Objective: We aimed to design and implement a real-time automated dashboard providing meaningful individualized clinical exposure and performance data to trainees based on an institutional needs-assessment.
Design/Methods: At our large pediatric residency program in a free-standing children’s hospital, we developed a pediatric resident clinical exposure and performance dashboard based on previously identified needs. To build the dashboard, we queried an enterprise data warehouse populated with data from our Electronic Health Record (EHR). We created a real-time connection to visual analytics software. We allocated patients to trainees based on note authorship and created individualized reports with masked identities that preserved anonymity while allowing each resident to review their own clinical performance and compare it to their peers. We created individualized core competency diagnostic counts for pediatric hospital medicine using ICD10 codes. We will collect usage data and conduct post-implementation usability and acceptability testing from January-March 2021 based on the Technology Acceptance Model as a framework. The post-implementation survey will consist of 15 Likert scaled items assessing the perceived usefulness, ease of use, attitude towards and intention to use the dashboard.

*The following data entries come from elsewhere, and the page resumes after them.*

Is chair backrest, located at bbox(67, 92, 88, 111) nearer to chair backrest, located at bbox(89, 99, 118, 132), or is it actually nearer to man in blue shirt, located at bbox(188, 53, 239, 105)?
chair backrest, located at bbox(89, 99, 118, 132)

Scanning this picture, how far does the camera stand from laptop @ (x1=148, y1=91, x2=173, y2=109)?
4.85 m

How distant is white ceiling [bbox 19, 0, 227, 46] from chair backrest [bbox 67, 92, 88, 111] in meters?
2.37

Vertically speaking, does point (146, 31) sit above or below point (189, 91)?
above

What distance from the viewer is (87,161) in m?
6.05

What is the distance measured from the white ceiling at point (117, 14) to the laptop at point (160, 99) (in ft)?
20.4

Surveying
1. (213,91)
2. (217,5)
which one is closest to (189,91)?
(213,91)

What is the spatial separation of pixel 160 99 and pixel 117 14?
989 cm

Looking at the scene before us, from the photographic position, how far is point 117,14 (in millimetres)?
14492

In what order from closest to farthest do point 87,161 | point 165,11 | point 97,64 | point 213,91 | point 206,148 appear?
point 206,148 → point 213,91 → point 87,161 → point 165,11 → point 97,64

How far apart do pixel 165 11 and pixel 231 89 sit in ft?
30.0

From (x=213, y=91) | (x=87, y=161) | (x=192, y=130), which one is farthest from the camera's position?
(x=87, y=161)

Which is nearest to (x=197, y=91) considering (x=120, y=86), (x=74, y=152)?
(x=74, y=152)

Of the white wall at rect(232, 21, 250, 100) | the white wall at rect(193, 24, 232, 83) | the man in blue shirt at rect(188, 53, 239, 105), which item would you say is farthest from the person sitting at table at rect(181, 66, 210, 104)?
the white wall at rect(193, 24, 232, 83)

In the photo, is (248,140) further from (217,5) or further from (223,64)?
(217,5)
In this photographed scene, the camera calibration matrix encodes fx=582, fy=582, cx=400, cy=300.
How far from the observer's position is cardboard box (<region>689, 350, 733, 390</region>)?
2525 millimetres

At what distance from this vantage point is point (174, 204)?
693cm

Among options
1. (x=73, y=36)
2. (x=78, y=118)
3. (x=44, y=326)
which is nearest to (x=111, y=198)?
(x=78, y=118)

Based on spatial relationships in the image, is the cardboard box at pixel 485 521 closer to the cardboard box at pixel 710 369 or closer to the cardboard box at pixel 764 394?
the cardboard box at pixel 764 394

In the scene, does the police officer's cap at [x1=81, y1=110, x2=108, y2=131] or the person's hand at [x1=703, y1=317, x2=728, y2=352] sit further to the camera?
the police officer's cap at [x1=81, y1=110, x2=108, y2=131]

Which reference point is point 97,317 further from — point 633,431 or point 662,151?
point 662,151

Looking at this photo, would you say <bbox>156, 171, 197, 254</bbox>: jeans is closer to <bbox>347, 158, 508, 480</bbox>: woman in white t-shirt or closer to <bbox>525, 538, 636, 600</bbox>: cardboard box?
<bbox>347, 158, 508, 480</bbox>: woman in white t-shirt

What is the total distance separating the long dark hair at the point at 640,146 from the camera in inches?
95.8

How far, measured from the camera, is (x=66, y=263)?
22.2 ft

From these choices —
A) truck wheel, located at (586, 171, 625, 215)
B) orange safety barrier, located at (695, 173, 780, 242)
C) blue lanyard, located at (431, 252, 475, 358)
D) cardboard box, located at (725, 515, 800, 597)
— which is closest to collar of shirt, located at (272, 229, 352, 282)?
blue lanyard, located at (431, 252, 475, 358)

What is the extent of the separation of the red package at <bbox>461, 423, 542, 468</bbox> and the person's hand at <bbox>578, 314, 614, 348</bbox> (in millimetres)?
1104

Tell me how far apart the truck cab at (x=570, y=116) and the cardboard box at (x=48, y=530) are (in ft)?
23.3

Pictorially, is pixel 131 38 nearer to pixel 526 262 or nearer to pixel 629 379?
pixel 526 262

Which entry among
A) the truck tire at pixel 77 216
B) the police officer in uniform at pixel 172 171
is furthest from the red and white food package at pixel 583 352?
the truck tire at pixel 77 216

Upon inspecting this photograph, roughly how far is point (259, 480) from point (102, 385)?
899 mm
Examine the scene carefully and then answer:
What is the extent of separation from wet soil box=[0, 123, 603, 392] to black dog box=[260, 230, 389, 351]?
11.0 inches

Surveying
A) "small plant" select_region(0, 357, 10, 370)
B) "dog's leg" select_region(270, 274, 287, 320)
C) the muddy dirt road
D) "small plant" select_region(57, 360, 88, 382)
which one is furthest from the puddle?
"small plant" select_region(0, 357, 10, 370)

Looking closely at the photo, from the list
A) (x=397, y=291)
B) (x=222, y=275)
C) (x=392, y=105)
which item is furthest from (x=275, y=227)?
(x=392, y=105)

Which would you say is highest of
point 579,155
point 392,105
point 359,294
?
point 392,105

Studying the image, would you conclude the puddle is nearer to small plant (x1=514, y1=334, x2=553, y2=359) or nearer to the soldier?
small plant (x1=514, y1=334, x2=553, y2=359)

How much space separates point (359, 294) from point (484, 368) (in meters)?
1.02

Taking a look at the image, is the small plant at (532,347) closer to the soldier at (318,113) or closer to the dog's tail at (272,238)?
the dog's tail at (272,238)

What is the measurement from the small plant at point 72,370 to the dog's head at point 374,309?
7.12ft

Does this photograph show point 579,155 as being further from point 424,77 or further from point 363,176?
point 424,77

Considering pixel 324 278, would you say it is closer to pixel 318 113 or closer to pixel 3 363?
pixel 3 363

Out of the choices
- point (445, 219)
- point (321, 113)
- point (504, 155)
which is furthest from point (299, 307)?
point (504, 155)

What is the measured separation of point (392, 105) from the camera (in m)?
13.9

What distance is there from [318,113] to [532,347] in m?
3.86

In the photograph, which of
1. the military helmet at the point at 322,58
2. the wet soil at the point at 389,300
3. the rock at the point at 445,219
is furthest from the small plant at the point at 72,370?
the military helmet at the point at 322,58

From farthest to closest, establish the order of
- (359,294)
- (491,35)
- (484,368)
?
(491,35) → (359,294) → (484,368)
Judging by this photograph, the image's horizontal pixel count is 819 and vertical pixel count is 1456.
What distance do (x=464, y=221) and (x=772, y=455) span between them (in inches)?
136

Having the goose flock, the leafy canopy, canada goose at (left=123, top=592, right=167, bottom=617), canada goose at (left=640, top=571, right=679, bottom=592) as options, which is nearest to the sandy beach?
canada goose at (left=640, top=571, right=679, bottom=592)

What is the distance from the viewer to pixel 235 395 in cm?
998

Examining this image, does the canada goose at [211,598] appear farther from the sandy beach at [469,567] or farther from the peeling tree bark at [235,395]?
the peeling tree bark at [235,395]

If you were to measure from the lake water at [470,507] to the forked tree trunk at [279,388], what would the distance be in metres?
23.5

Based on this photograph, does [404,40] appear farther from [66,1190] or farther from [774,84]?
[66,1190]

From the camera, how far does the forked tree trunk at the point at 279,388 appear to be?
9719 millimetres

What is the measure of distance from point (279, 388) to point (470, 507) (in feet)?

Results: In response to resident survey results, we developed a dynamic, automated dashboard that provides individualized resident-specific clinical exposure and performance metrics. Examples of available dashboard metrics include personalized diagnosis exposure counts (Figure 1), procedure counts, efficiency metrics, and evidence-based patient care quality indicators (Figure 2). Conclusion(s): We describe a unique solution to currently existing gaps in pediatric residency programs’ ability to provide personalized, objective clinical exposure and performance data to residents. By capitalizing on EHR and analytics capabilities, residency programs can develop automated dashboards capable of providing trainees with meaningful data regarding their clinical performance.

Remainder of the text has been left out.